Service deserves a mention - be it the welcoming approach at the counter (while a certain Bank we won't name attempts to force it's customers to use machines and won't allow it's staff to deal with "small" customers), perhaps advice or at least guidance when it comes to making a loan application or discussing finances etc.

What else is there to consider and how important are the above considerations, when it comes to accepting that you may not get all the "bells and whistles" you get in a Bank, or there may be a cheaper loan rate or better dividend to be had elsewhere ?


----------



## Gerry Canning (27 Nov 2015)

1. Is your money safe?
We have 400 unions , but unlike Banks only a tiny few are in hassle, and we didn,t have to pay billlions to bail them out.
I understand most have nuff reserves to stand future hits.
2.Lending rates
 @circa 7.5% are not high , there are no funny charges slipped in either.
Car Hp can be cheaper but Bank loans are generally @ least as high.
3.Cu,s have correctly tightened up their loan process,
In the main = ability to pay & not having other bad debt are the issues.
4. Dividends are presently low.
That is (nearly) a strength in that their surplus funds are getting little nuff in market + they continue to strengthen reserves for next downturn.
5. Societally,
They run small loans up to k2 that compete with money lenders.
6.Profits stay in our community.
My Cu made 1million, that stays here.(banks profits go away)
7. Most importantly.
They are of and part of our community.
8. Other services.
They are branching into Debit cards and will continue to move into a full consumer mode.  

Yes , Iam a fan !


----------



## thedaddyman (27 Nov 2015)

Prudence
I would have a concern about those that invested in massive offices for themselves (Newbridge is a case in point). Was it really needed?
+ one on the community element as well, especially given that banks are going out of their way not to have customers darken their doorsteps


----------



## Gerry Canning (27 Nov 2015)

thedaddyman said:


> Prudence
> I would have a concern about those that invested in massive offices for themselves (Newbridge is a case in point). Was it really needed?
> + one on the community element as well, especially given that banks are going out of their way not to have customers darken their doorsteps


THE DADDYMAN,
I think Newbridge and their ilk are largely outliers and not usual.


----------



## MrEarl (29 Nov 2015)

Gerry Canning said:


> THE DADDYMAN,
> I think Newbridge and their ilk are largely outliers and not usual.



Yes,that is also my belief.

It would appear that there is a significant push on the credit union movement to see credit unions merge, but why ? ... is it because they need to, in order to survive, or is it because ultimately the Central Bank would rather have to regulate 200 than 400 for example ?

If a credit union provides a safe facility for saving, or granting loans, coupled with participating in the community, then is it not a good credit union regardless of size for example ?

Does the community want the credit union to offer debit cards, atms, current accounts with standing order and direct debit facilities, along with other financial services ?  If so, at what cost (and how is it paid for) ?

Should the credit union provide advisory services, or is it then running the risk of doing the job of MABS for example - notwithstanding the fact that some people might be more comfortable speaking with someone they know in the local credit union, than a stranger in MABS... if the answer is yes, then how is this cost covered ?


----------



## Monbretia (29 Nov 2015)

○ ○ ○

== What this exercise asks ==
**A.** Reproduce everything in the credit union thread from "That is (nearly)" down to "of our community.".
**B.** Answer these questions from the credit union thread:
(i) What lending rate does Gerry Canning give for credit unions?
(ii) How many unions does Gerry Canning say there are?
(iii) Which place does thedaddyman name as a case of investing in massive offices?

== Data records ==

○ ○ ○

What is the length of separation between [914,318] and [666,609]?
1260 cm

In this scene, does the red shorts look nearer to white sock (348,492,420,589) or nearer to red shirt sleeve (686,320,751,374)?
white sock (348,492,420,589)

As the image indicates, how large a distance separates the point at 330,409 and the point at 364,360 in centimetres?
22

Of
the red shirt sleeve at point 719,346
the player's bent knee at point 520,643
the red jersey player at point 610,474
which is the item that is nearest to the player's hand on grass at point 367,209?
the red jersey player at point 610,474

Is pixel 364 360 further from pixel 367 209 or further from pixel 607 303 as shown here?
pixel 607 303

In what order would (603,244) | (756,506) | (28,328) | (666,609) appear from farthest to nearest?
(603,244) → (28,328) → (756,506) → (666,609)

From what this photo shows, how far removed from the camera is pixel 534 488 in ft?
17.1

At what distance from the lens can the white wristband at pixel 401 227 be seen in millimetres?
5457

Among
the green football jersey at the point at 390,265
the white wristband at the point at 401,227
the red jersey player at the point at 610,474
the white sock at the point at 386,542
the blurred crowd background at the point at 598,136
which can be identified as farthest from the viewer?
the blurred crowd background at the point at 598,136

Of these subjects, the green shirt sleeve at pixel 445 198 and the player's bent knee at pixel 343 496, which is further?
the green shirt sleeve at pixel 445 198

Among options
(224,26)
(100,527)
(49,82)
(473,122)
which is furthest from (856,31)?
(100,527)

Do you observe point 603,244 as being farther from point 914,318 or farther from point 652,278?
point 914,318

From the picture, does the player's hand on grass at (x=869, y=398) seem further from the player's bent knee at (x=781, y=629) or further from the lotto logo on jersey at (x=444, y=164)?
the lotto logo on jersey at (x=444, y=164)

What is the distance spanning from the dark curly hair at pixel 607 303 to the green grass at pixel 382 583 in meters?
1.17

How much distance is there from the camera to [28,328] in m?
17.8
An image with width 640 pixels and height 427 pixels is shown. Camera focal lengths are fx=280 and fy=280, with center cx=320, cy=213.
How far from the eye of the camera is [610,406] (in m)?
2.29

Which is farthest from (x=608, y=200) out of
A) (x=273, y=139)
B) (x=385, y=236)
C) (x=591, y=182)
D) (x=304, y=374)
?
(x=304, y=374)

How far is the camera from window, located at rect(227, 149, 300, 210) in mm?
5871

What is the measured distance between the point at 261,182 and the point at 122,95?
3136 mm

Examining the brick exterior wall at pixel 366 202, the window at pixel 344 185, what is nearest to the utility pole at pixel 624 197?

○ ○ ○

== Solutions to the problems ==
**A.**
That is (nearly) a strength in that their surplus funds are getting little nuff in market + they continue to strengthen reserves for next downturn.
5. Societally,
They run small loans up to k2 that compete with money lenders.
6.Profits stay in our community.
My Cu made 1million, that stays here.(banks profits go away)
7. Most importantly.
They are of and part of our community.

**B.**
(i) Circa 7.5%
(ii) 400
(iii) Newbridge